In the wake of the September 11, 2001 terrorist attacks, military and homeland defense budgets have received large boosts every year. A healthy portion of this funding has gone to helicopters, which Pentagon strategists perceive as particularly adept tools for fighting terrorism and the regional, asymmetrical guerrilla wars of the 21st century.

Meanwhile, in the civilian helicopter sector, operators in all niches continue to enjoy robust demand for their services. In turn, OEMs report backlogs that stretch far into the future.

Sure, coffers are full, but how long can the party last? As the global economy slips into recession and companies of all types shed employees, can the helicopter market maintain its unprecedented growth? If a downturn is imminent, how can various helicopter industry segments protect themselves? If growth will continue in 2008, as most analysts seem to think, then what’s the best way to leverage this growth for maximum advantage?

The rotorcraft industry as a whole continues to be racked by realignment, whether through outright mergers and acquisitions, alterations in the structures of existing joint venture agreements, or the establishment of various industry teams that take on specific procurement programs.

A famous Canadian futurist once said: "The medium is the message." (No, not William Shatner. I’m referring to Marshall McLuhan.) The late Professor McLuhan, a communications theorist, meant that a medium affects individuals and society not merely by the content delivered over it, but by the characteristics of the medium itself.

The medium of the Internet conditions your audience to expect information anytime, anywhere, instantly, and on demand — regardless of content. That’s a powerful combination of qualities.

Combining the efficiency of online communications with the credible content of print makes the message even more powerful. Accordingly, combining the online medium of a webinar with the expertise of a print journalist of Mr. McKenna’s bona fides is a one-two punch.

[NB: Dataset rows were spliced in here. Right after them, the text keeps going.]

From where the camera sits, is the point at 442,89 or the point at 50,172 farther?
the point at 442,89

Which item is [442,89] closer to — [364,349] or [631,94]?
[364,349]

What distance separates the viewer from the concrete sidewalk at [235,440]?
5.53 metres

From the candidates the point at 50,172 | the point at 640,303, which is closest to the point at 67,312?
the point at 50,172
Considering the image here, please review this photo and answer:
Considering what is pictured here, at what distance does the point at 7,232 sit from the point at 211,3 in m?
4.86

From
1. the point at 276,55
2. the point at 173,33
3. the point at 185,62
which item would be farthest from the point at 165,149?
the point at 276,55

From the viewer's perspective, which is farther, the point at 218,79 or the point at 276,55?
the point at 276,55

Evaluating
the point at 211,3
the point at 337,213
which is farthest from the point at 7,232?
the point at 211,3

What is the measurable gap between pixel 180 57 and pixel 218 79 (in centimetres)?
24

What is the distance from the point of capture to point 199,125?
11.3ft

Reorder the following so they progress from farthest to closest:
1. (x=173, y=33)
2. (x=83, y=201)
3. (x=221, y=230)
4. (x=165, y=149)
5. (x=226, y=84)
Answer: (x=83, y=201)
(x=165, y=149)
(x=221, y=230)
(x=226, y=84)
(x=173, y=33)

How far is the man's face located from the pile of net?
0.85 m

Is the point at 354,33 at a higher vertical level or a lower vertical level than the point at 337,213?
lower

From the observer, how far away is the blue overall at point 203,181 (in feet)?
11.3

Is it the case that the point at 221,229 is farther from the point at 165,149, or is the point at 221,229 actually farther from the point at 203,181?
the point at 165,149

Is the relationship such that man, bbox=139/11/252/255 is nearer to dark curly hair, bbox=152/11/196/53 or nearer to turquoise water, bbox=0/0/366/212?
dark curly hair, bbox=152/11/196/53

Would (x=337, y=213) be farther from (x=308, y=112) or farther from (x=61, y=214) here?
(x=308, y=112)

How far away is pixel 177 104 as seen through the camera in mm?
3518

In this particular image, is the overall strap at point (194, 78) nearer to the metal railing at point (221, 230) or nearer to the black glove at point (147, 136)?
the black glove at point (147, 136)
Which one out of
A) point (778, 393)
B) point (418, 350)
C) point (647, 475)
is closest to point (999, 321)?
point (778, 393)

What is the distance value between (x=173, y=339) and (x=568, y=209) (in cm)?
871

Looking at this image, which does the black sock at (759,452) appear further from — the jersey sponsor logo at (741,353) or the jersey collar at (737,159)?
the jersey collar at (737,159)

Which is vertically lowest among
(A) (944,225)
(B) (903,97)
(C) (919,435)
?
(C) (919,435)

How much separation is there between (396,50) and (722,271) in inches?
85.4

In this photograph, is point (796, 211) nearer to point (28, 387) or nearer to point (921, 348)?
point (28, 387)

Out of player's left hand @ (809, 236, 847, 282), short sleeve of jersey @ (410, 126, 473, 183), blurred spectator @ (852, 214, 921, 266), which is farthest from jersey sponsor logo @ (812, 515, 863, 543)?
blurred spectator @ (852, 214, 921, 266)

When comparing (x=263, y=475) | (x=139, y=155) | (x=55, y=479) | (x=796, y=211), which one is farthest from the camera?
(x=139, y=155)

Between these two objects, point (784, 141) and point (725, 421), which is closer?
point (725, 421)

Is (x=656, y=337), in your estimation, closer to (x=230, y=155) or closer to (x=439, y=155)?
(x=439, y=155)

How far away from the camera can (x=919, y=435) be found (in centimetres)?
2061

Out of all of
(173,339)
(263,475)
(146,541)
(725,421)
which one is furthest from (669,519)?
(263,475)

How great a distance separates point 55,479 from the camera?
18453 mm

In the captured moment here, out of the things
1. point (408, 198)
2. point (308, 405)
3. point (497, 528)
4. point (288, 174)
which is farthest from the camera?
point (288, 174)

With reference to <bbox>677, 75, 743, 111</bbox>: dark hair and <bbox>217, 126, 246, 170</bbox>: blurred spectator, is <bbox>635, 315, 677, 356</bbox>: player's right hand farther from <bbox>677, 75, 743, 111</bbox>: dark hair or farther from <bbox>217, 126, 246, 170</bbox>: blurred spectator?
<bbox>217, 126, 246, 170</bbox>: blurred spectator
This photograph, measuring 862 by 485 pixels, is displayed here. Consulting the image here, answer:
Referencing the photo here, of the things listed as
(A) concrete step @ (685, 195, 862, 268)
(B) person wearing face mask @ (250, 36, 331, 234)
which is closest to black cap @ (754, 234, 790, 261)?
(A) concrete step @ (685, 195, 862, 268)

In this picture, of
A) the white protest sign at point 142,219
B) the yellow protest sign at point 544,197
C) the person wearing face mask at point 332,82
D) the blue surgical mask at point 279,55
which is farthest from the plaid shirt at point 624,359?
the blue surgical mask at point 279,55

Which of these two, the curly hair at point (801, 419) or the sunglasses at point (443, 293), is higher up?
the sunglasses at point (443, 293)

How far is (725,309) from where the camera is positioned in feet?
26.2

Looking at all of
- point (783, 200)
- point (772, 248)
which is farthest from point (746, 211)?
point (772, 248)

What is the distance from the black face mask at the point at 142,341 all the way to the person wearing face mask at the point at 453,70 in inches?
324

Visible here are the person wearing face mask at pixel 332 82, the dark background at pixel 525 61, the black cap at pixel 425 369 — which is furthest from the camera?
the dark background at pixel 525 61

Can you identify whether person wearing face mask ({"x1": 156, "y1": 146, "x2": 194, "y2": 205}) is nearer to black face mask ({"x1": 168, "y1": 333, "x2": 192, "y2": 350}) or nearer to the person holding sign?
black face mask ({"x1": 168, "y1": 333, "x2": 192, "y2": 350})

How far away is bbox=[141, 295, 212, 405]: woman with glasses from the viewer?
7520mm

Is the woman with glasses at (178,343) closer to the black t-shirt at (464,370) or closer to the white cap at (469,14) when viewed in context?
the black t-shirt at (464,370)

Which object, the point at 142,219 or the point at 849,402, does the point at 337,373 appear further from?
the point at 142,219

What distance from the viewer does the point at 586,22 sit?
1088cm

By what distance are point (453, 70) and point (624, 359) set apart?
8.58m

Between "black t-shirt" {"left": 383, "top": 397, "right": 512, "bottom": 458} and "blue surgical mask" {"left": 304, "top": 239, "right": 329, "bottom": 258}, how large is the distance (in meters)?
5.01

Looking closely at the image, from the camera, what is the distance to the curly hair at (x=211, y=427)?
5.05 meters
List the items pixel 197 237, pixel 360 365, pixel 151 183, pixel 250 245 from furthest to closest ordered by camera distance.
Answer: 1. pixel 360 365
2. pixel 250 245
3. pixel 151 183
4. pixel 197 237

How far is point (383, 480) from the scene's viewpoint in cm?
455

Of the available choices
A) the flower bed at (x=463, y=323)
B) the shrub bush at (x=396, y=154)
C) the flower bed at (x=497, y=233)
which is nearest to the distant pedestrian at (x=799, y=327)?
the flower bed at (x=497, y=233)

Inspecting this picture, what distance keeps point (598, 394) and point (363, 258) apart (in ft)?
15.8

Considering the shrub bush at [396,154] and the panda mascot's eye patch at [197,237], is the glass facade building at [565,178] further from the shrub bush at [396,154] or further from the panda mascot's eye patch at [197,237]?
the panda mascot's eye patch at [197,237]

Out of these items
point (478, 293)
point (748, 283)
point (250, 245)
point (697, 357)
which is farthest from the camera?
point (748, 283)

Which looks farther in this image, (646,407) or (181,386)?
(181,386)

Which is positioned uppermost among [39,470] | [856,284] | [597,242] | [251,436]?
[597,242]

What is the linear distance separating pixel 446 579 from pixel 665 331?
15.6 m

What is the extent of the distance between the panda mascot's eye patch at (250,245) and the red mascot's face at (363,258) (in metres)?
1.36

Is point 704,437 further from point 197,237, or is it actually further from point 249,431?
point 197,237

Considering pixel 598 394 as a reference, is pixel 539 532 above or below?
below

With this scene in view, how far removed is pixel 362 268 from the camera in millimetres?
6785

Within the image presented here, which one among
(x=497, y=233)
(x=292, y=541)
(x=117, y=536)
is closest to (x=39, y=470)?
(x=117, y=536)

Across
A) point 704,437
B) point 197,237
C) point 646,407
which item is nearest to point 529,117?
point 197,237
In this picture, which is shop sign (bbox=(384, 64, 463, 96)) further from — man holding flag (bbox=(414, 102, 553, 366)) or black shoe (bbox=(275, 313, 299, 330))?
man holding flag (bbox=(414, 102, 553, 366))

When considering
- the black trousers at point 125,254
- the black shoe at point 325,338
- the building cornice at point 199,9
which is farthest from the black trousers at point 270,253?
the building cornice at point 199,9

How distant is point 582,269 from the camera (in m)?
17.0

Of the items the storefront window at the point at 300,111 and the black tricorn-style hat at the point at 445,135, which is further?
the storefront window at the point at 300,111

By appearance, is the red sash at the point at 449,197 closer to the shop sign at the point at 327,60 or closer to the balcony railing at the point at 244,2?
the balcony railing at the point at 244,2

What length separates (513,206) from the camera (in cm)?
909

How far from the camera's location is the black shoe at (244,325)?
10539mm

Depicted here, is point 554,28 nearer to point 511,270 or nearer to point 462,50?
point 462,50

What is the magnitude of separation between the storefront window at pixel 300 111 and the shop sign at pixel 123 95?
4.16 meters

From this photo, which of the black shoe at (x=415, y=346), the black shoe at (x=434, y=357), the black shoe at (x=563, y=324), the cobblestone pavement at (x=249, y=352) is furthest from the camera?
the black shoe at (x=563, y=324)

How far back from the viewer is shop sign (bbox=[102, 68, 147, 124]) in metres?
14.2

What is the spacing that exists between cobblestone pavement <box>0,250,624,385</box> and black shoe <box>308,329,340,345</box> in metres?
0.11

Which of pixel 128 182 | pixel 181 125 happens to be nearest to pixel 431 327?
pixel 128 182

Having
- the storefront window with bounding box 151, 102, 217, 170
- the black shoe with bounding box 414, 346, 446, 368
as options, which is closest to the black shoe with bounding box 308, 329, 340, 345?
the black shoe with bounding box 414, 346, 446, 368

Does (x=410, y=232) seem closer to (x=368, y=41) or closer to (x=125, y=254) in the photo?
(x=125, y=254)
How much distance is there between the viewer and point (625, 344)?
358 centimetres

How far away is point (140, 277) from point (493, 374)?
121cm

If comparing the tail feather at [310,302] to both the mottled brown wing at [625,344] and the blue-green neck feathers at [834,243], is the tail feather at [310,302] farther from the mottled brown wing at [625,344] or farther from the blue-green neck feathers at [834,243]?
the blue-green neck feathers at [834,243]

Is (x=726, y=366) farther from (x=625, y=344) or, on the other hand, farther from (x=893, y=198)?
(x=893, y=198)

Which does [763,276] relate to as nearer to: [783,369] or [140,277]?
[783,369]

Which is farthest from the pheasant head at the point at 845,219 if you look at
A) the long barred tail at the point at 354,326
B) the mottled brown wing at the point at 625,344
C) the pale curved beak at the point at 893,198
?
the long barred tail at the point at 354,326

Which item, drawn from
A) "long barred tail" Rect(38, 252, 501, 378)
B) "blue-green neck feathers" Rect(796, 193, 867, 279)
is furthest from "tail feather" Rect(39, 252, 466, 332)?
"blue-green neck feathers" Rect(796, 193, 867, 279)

Webinars, such as the one mentioned above, typically use colorful PowerPoints as their foundation. They’re also participatory, interactive events that allow registrants to e-mail questions to the moderator, who presents these inquiries to the speakers for discussion in real time.

Despite increasing globalization and its ruthless emphasis on "the bottom line", the aviation sector remains blessed with hard-working executives, pilots, engineers, and mechanics who still harbor a great passion for rotorcraft — and for excellence. Many of them will be sharing and swapping ideas in cyberspace during our webinar on April 17. I hope you can make it.